Fig. 6: H3K4me1 is specifically colocalized with H3K36me2/me3 in land plants.

a Venn diagram showing the overlap of H3K4me1-, Ehd3-, and SDG724-enriched genes. p-values were determined by one-sided Fisher’s exact test. b Heatmaps showing Ehd3 and SDG724 levels within H3K4me1-enriched genes from 3 kb upstream of the transcription start site (TSS) to 3 kb downstream of the transcription termination site (TTS). An equal number of genes lacking H3K4me1 were randomly selected as controls. All genes are sorted by H3K4me1 enrichment (n = 17,228). c Violin plots and box plots showing Ehd3 and SDG724 levels within H3K4me1-enriched, H3K4me2 (without H3K4me1)-enriched, or H3K4me3 (without H3K4me1)-enriched genes.

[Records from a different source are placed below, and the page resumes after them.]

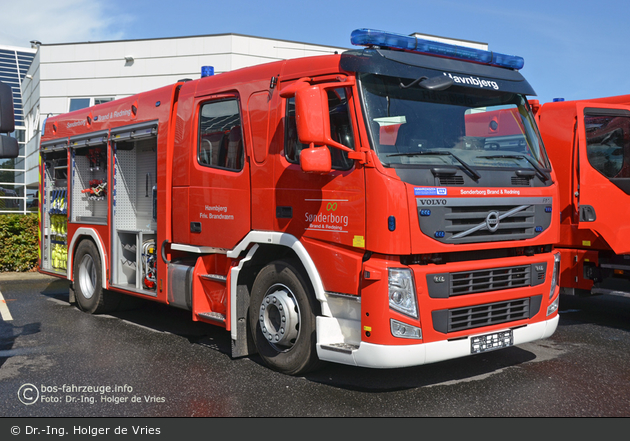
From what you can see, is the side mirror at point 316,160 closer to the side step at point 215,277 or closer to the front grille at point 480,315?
the front grille at point 480,315

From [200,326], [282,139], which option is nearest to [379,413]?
[282,139]

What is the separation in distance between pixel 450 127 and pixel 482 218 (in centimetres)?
81

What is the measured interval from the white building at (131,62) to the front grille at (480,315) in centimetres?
1587

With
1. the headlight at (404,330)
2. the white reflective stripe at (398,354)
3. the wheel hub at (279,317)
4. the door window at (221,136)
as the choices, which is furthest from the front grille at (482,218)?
the door window at (221,136)

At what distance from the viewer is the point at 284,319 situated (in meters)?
5.50

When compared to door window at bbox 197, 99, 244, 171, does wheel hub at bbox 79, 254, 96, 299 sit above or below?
below

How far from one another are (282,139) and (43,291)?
24.4 ft

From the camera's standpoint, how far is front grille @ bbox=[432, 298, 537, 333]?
486 cm

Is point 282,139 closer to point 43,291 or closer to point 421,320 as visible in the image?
point 421,320

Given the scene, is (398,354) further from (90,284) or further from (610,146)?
(90,284)

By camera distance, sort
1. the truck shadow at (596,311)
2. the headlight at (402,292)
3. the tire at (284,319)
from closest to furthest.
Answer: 1. the headlight at (402,292)
2. the tire at (284,319)
3. the truck shadow at (596,311)

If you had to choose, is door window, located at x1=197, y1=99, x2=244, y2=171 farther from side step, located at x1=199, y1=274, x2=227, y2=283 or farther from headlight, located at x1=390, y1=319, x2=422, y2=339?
headlight, located at x1=390, y1=319, x2=422, y2=339

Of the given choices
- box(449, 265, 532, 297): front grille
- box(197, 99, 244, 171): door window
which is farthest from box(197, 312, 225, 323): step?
box(449, 265, 532, 297): front grille

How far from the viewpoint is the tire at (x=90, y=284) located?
8.61 m
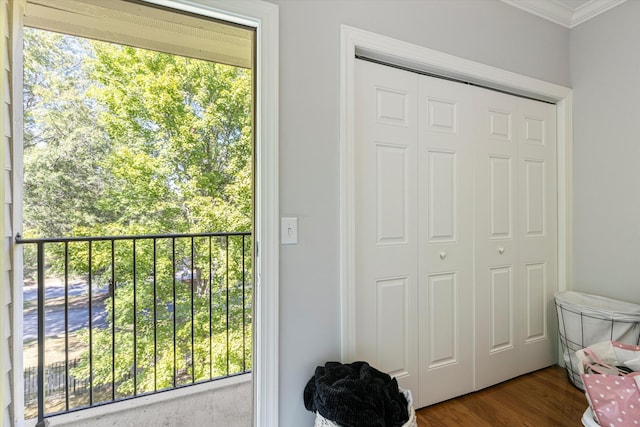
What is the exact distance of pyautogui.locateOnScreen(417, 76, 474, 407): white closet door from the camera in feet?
5.44

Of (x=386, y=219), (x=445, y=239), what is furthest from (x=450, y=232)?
(x=386, y=219)

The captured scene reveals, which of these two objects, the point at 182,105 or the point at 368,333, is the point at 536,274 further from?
the point at 182,105

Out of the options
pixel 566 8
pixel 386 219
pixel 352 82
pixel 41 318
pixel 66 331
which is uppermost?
pixel 566 8

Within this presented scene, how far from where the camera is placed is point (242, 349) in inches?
102

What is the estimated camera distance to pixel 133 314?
218 centimetres

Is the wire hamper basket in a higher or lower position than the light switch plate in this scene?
lower

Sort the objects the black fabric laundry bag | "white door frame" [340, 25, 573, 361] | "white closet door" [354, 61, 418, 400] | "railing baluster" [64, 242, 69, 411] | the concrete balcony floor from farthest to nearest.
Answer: "railing baluster" [64, 242, 69, 411] → the concrete balcony floor → "white closet door" [354, 61, 418, 400] → "white door frame" [340, 25, 573, 361] → the black fabric laundry bag

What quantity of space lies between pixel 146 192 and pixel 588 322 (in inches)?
132

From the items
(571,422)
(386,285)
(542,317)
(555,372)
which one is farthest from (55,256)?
(555,372)

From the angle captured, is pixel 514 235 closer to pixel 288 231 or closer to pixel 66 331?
pixel 288 231

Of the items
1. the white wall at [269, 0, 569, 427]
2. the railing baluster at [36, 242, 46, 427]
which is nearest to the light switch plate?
the white wall at [269, 0, 569, 427]

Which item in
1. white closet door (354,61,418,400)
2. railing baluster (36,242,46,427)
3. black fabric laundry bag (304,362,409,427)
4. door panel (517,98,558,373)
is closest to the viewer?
black fabric laundry bag (304,362,409,427)

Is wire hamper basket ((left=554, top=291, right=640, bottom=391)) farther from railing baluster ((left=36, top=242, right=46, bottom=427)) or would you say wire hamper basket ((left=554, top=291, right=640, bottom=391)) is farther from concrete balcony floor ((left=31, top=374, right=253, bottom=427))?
railing baluster ((left=36, top=242, right=46, bottom=427))

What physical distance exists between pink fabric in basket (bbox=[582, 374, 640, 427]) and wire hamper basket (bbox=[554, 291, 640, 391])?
820 millimetres
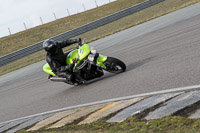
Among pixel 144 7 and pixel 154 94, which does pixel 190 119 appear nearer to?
pixel 154 94

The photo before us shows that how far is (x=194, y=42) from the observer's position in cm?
972

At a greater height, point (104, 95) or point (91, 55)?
point (91, 55)

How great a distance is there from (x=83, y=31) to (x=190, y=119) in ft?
77.6

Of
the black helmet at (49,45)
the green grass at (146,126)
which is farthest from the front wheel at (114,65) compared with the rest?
the green grass at (146,126)

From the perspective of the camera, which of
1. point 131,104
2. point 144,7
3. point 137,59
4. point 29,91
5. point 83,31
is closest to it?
point 131,104

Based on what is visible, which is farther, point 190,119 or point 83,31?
point 83,31

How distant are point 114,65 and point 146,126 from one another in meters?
4.64

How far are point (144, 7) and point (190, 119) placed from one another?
86.1 ft

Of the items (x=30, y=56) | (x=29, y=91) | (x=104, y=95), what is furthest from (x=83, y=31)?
(x=104, y=95)

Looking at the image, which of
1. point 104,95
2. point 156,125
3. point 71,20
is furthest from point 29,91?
point 71,20

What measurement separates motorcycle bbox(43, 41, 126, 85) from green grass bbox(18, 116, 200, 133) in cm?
338

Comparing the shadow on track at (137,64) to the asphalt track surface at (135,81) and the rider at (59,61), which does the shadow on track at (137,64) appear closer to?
the asphalt track surface at (135,81)

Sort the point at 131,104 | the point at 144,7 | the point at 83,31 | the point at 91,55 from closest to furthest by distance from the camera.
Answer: the point at 131,104 → the point at 91,55 → the point at 83,31 → the point at 144,7

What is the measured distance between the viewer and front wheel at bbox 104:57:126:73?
29.9 feet
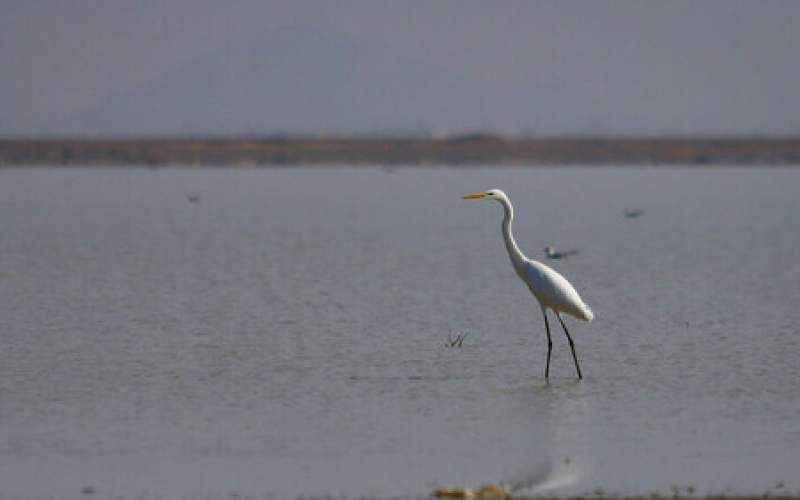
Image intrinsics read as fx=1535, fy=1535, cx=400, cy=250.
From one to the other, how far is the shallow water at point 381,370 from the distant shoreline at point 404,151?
96.7 meters

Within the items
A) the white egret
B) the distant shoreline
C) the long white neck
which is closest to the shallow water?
the white egret

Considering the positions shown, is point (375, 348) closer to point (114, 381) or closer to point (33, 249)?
point (114, 381)

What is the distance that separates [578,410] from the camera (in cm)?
1408

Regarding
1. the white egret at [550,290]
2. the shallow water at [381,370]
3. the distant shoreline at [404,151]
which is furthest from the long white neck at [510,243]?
the distant shoreline at [404,151]

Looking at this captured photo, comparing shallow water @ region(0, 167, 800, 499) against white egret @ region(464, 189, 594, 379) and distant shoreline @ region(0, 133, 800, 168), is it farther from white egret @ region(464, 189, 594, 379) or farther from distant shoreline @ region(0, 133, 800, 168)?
distant shoreline @ region(0, 133, 800, 168)

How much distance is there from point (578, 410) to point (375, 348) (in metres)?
4.38

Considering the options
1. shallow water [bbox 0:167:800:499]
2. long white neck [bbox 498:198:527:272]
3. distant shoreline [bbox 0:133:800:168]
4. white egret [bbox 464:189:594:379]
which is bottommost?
shallow water [bbox 0:167:800:499]

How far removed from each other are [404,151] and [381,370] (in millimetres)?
132676

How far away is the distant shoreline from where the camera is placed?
13288cm

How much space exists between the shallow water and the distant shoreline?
3808 inches

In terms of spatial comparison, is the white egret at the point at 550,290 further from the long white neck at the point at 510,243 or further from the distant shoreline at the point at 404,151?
the distant shoreline at the point at 404,151

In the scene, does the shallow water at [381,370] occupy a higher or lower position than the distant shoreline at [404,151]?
lower

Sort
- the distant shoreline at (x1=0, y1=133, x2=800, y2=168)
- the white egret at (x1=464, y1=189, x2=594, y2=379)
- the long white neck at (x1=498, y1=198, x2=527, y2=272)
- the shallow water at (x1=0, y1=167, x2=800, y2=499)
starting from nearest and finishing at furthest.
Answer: the shallow water at (x1=0, y1=167, x2=800, y2=499)
the white egret at (x1=464, y1=189, x2=594, y2=379)
the long white neck at (x1=498, y1=198, x2=527, y2=272)
the distant shoreline at (x1=0, y1=133, x2=800, y2=168)

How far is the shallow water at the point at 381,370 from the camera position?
37.7 feet
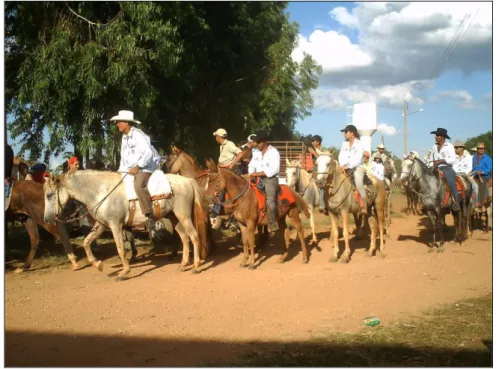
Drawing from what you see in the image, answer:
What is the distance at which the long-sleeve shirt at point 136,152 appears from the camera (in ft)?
30.8

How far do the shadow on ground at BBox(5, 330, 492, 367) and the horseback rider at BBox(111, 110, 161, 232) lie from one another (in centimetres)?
397

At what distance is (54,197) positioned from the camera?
9.17m

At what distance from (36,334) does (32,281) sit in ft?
11.5

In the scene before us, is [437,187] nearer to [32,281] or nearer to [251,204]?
[251,204]

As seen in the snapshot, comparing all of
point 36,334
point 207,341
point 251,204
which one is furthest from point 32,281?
point 207,341

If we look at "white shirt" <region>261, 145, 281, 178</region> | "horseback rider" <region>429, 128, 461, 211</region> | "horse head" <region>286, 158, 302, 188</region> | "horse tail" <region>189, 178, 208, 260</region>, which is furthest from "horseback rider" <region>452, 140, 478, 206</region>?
"horse tail" <region>189, 178, 208, 260</region>

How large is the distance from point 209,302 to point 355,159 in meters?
5.51

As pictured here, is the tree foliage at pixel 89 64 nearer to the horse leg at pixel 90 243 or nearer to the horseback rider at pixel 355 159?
the horse leg at pixel 90 243

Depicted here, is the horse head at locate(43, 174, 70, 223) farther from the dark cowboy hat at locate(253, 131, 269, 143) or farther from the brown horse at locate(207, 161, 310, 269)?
the dark cowboy hat at locate(253, 131, 269, 143)

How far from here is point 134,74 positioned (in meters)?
12.1

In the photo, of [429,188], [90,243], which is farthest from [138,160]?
[429,188]

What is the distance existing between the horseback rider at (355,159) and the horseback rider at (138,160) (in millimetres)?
4429

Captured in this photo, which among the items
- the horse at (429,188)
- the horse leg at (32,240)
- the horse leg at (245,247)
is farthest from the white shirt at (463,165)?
the horse leg at (32,240)

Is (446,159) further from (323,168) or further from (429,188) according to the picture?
(323,168)
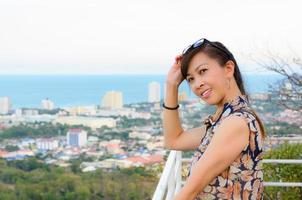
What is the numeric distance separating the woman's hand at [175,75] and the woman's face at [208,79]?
21 centimetres

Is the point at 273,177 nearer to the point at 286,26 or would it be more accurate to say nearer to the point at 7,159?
the point at 286,26

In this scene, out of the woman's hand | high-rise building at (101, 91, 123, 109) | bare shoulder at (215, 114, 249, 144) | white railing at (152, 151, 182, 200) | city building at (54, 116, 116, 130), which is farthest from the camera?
city building at (54, 116, 116, 130)

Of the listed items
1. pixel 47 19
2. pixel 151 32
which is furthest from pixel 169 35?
pixel 47 19

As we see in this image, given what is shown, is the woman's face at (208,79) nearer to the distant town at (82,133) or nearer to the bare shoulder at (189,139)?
the bare shoulder at (189,139)

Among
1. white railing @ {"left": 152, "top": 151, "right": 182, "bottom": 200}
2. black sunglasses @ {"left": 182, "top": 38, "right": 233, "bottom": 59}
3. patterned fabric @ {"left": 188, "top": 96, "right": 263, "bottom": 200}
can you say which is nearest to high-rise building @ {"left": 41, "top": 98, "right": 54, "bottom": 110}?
white railing @ {"left": 152, "top": 151, "right": 182, "bottom": 200}

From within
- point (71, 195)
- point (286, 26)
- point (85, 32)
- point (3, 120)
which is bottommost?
point (71, 195)

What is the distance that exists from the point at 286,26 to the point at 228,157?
5.69 metres

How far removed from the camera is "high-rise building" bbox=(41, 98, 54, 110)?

Controls were genes lacking H3K4me1, H3K4me1/H3K4me2, or H3K4me1/H3K4me3. The box plot center line indicates the median, and edges correspond to the 75th and 25th percentiles, respectively. Outliers are hidden and the whiskers extend to a maximum of 1.5 times the interquartile range from the quartiles. d Heatmaps showing changes in H3K36me2/me3 levels within H3K4me1-enriched genes (n = 17,228), compared with the wild-type rice ‘Nipponbare’ (NiP), from 3 kb upstream of the TSS to 3 kb downstream of the TTS in the mutants. All genes are sorted by H3K4me1 enrichment in the wild-type NiP. e Integrative Genomics Viewer (IGV) images of ChIP-seq data showing distributions of Ehd3, SDG724, H3K4me1/me2/me3, and H3K36me2/me3 along the representative gene in the wild-type NiP. f Heatmaps showing individual gene distributions of H3K4me1/me2/me3 and H3K36me1/me2/me3 from 3 kb upstream of the TSS to 3 kb downstream of the TTS in the wild-type NiP. All genes (n = 55,801) are sorted by H3K4me1 enrichment. g IGV images of ChIP-seq data showing the H3K4me1- and H3K36me2/me3-enrichment profile in representative region in Chlamydomonas reinhardtii, Physcomitrium patens, Arabidopsis thaliana, and Oryza sativa. h Histone methyltransferase assay showing that Ehd3 stimulates the H3K36 methyltransferase activity of SDG724. H3K4me0 and H3K4me1 mononucleosomes were used as the substrates. Glutathione-S-transferase (GST) and truncated SDG725 (containing the CW and SET domains) were used as negative and positive controls, respectively. Gradient colors indicate enrichment levels (b, d, f) or log₂-transformed fold changes (d). Publicly available data were analyzed for Arabidopsis thaliana (refs. ^21,41). Source data are provided.